The money will be paid to staff of all levels who commit themselves to working at the restaurant after completing a trial period.
The staff package, created in response to a lack of chefs coming through the restaurant kitchen’s doors, also includes private health insurance, a pension fund, and access to a research and development (R&D) budget of around £37,000 a year.
The monthly R&D fund starts at £250 for a commis chef and chef de partie, rising to £500-£1,000 for head chefs and even higher for the restaurant manager and sommelier. Staff are free to use the budget how they wish to sample other restaurants, patisseries and bakeries, and can accumulate the money to pay for trips abroad.
So far this year, chefs have used the budget to eat at The Ledbury, in Notting Hill, and next month a sommelier and patissier are flying to New York to eat at Eleven Madison Park, which topped the World’s 50 Best Restaurant list this year.

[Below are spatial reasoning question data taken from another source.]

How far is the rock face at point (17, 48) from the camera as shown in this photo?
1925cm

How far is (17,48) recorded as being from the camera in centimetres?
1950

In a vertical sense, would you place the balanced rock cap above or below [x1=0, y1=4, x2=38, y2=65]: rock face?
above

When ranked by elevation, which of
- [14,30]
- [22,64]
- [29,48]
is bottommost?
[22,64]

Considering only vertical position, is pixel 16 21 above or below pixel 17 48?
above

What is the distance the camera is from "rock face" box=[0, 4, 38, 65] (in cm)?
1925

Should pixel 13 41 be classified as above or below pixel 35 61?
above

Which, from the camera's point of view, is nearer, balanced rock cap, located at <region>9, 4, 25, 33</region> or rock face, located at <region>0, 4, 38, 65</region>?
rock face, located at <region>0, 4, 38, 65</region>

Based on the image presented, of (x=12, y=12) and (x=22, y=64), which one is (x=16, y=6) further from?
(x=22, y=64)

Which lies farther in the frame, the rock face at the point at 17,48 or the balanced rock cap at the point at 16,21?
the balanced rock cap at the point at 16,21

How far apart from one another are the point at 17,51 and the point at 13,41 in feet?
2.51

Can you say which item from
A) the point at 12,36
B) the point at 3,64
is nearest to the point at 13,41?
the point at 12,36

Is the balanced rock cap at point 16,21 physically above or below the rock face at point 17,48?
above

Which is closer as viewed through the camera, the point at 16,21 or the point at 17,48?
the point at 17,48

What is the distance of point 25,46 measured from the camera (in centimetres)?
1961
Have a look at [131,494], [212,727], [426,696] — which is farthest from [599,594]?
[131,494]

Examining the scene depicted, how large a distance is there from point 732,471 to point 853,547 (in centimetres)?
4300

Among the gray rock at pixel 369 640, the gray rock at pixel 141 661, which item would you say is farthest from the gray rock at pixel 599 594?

Gauthier told BigHospitality the cost is around 1% of the fine dining restaurant’s £2.8m yearly turnover, and is tax-free for staff.
“Working in London and being on a chef de partie salary is difficult, many of my chefs pay £6-700 a month for rent,” says Gauthier, who believes the hospitality industry needs to offer more financial incentives to attract staff in the current post-Brexit period.
“In such a competitive market it is vital that we are aware of what’s happening in the industry. I need to show them as a employer that they don’t need to worry about finances.”
'There is a lot of money in hospitality'
He claims that after 20 years in London he has never seen restaurants face so much pressure to find staff.
“The customers haven’t stopped coming to the restaurant because of Brexit, but the staff definitely have.
“I can’t put an advert in a French magazine and get 15 CVs from young chefs desperate to come to London [anymore]. The pound is very weak; it’s not attractive to leave your €2,000 a month job in Paris to earn £1,600 a month in London.
“There are a lot more restaurants and head chefs now, but fewer commis or de partie on the market.”
Gauthier, who puts calorie counts on his menus and introduced a permanent vegan tasting menu to Gauthier Soho last year, says that restaurateurs need to be ‘creative as employers’ to convince people already living in London that they can meet the cost of living working in hospitality.
“There is a lot of money in this industry, it’s not the Premier League, but we need to show that the money is there to make the offer more exciting to people. No one can ever say that money won’t excite people.”
Despite the tough outlook, he believes the situation will improve in the next few years.
“I don’t think we should worry too much about the future as the British are very pragmatic,” says Gauthier.
“I think what [the Government] wants to do is find chefs from afar and bring them here on a two-year visa, so the future will not be as troublesome as it is now.
“We are in a toxic period at the moment, but the future may be brighter.”